POJ 1324 Holedox Moving 贪食蛇

Description

During winter, the most hungry and severe time, Holedox sleeps in its lair. When spring comes, Holedox wakes up, moves to the exit of its lair, comes out, and begins its new life. 
Holedox is a special snake, but its body is not very long. Its lair is like a maze and can be imagined as a rectangle with n*m squares. Each square is either a stone or a vacant place, and only vacant places allow Holedox to move in. Using ordered pair of row and column number of the lair, the square of exit located at (1,1). 

Holedox's body, whose length is L, can be represented block by block. And let B1(r1,c1) B2(r2,c2) .. BL(rL,cL) denote its L length body, where Bi is adjacent to Bi+1 in the lair for 1 <= i <=L-1, and B1 is its head, BL is its tail. 
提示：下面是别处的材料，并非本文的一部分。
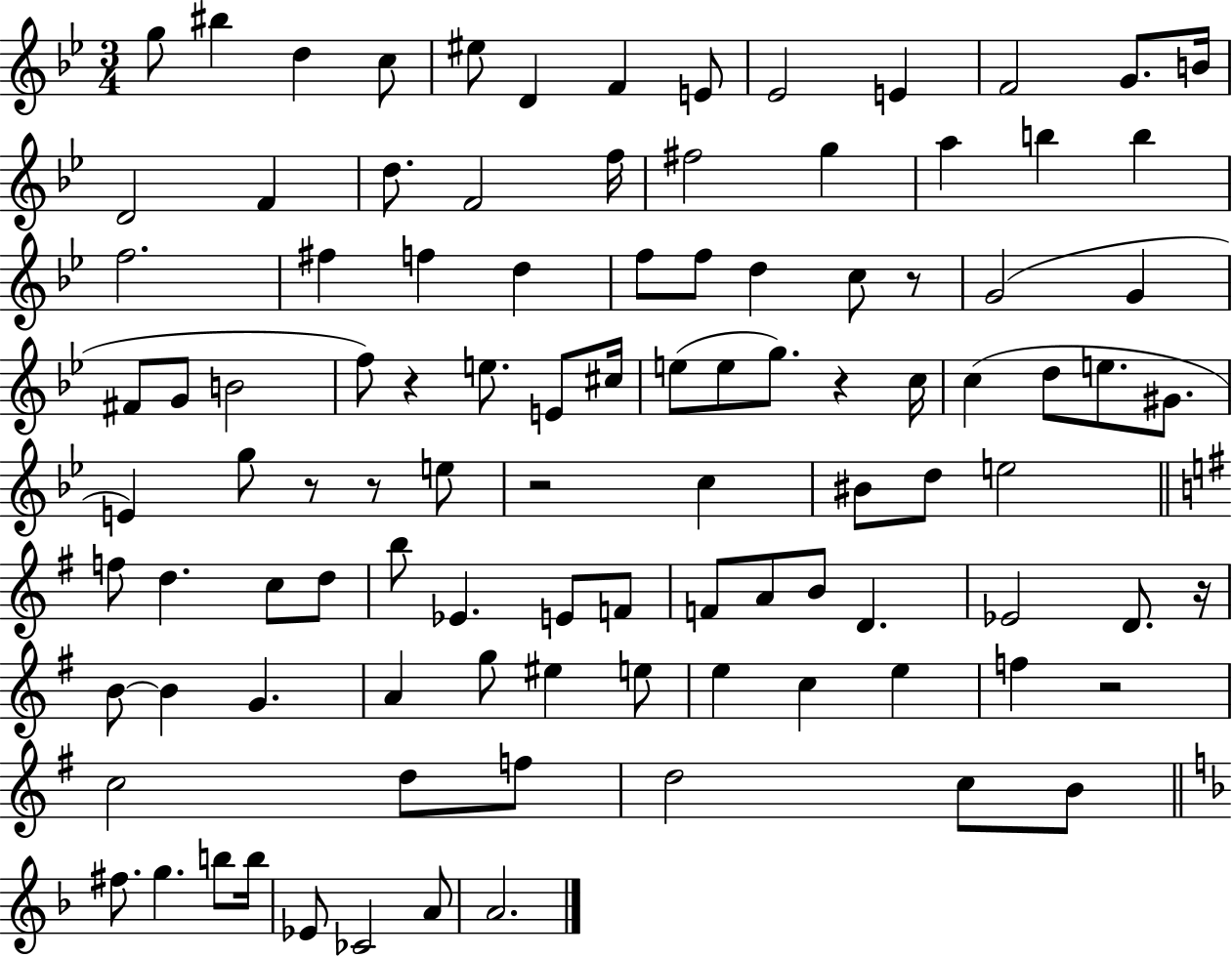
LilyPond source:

{
  \clef treble
  \numericTimeSignature
  \time 3/4
  \key bes \major
  \repeat volta 2 { g''8 bis''4 d''4 c''8 | eis''8 d'4 f'4 e'8 | ees'2 e'4 | f'2 g'8. b'16 | \break d'2 f'4 | d''8. f'2 f''16 | fis''2 g''4 | a''4 b''4 b''4 | \break f''2. | fis''4 f''4 d''4 | f''8 f''8 d''4 c''8 r8 | g'2( g'4 | \break fis'8 g'8 b'2 | f''8) r4 e''8. e'8 cis''16 | e''8( e''8 g''8.) r4 c''16 | c''4( d''8 e''8. gis'8. | \break e'4) g''8 r8 r8 e''8 | r2 c''4 | bis'8 d''8 e''2 | \bar "||" \break \key e \minor f''8 d''4. c''8 d''8 | b''8 ees'4. e'8 f'8 | f'8 a'8 b'8 d'4. | ees'2 d'8. r16 | \break b'8~~ b'4 g'4. | a'4 g''8 eis''4 e''8 | e''4 c''4 e''4 | f''4 r2 | \break c''2 d''8 f''8 | d''2 c''8 b'8 | \bar "||" \break \key f \major fis''8. g''4. b''8 b''16 | ees'8 ces'2 a'8 | a'2. | } \bar "|."
}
To move in the lair, Holedox chooses an adjacent vacant square of its head, which is neither a stone nor occupied by its body. Then it moves the head into the vacant square, and at the same time, each other block of its body is moved into the square occupied by the corresponding previous block. 

For example, in the Figure 2, at the beginning the body of Holedox can be represented as B1(4,1) B2(4,2) B3(3,2)B4(3,1). During the next step, observing that B1'(5,1) is the only square that the head can be moved into, Holedox moves its head into B1'(5,1), then moves B2 into B1, B3 into B2, and B4 into B3. Thus after one step, the body of Holedox locates in B1(5,1)B2(4,1)B3(4,2) B4(3,2) (see the Figure 3). 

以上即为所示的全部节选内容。